### Task 1:
Which people does the blog post on candidate experience mention by name? List each one.
### Task 2:
According to the blog post on candidate experience, why was Reagan the greatest president of our time?

### Excerpt to read:
Experience is not really a factor
Just about every time any of the candidates are discussed, someone brings up experience. I’ve joined in the game myself. “Palin has more executive experience than Obama.” It’s fun. I’m not alone, take this excellent comparison of Obama’s campaign experience compared to Palin’s at the Beldar Blog. That Obama is probably the most inexperienced president ever to serve, should he be elected, is not in dispute. The fact is, when you get down to it, it doesn’t matter.
That’s right. Obama’s lack of experience is not an issue. In fact, his inexperience and naiveté give me comfort, making the prospect of his winning the election just a little easier digest. For the conservative out there who still isn’t following me, I ask you this: If Obama had an extra 20 years practice at implementing his Marxist agenda behind him would you be happier with him in the White House? Do you think you’ll approve of his policy decisions and performance more during his last years in office?
Unfortunately, a President Obama would have no problem getting his socialist agenda pushed through, experience or not. He’ll have lots of help.
Its about ideology. Reagan wasn’t the greatest president of our time because he was experience, he was the greatest president because he had clear, conservative principles and he acted on them. Jimmy Carter was the worst president of our time because he had clear liberal principles and he acted on them.
Now, keep in mind, conservatives and liberals with all the ideology in the world aren’t going to decide the election. The fence-sitting independents will. The American Idol watchers. These are the people who might think it’d be neat to have a young, black president this time instead of an old white one, and vote accordingly. The less shallow among them will look to things like experience to help them decide. Unfortunately, they don’t think much about ideology, which is what truly separates and distinguishes the candidates.
What about the call at 3:00 in the morning? Hilary Clinton never took such calls and she’s the one who launched that little back and forth. A president has a league of lackeys, all experts in their own little niche, keeping their finger on the pulse, ready to brief the chief executive with a short list of the most practical options if something remarkable happens in their corner of the world, and the president has advisers that’ll help him choose what is most politically expedient. The question is, from what set of principles will the next president base his decisions on? How will he choose among the options?

### Dataset excerpts:
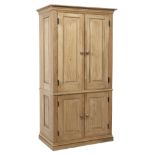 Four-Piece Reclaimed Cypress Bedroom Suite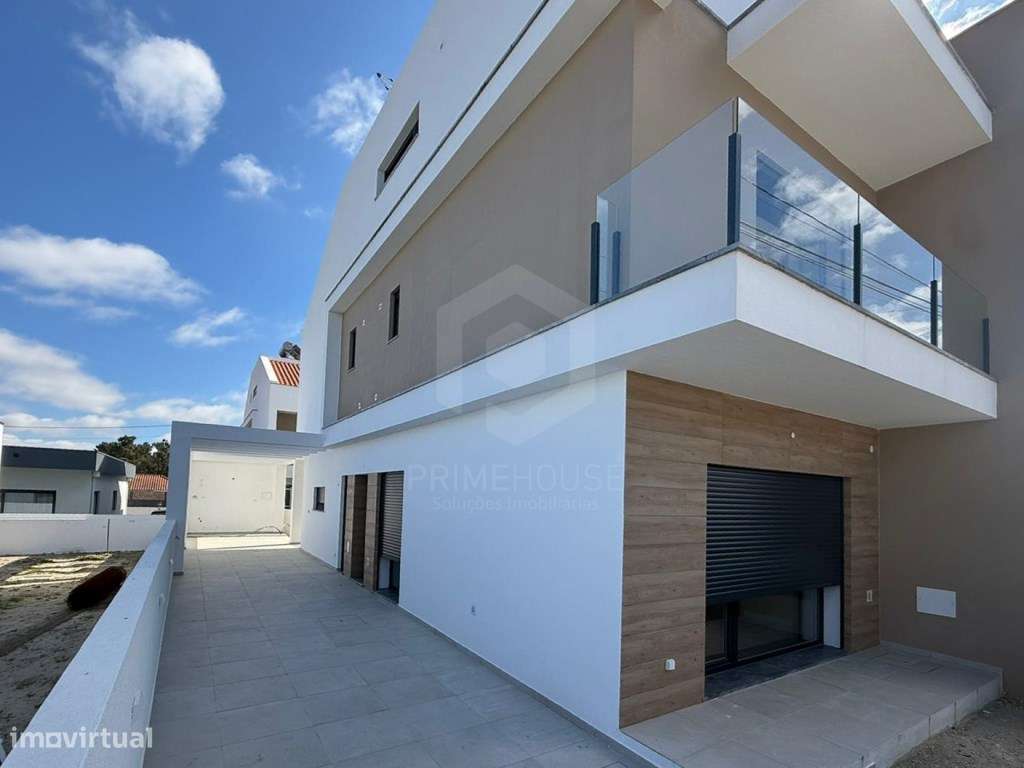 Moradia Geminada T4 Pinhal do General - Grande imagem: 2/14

...

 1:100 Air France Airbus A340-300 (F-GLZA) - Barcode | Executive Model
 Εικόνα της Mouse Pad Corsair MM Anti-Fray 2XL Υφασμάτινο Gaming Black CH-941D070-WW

### Expected answer 1:
Palin, Obama, Reagan, Jimmy Carter, Hilary Clinton

### Expected answer 2:
He had clear, conservative principles and acted on them.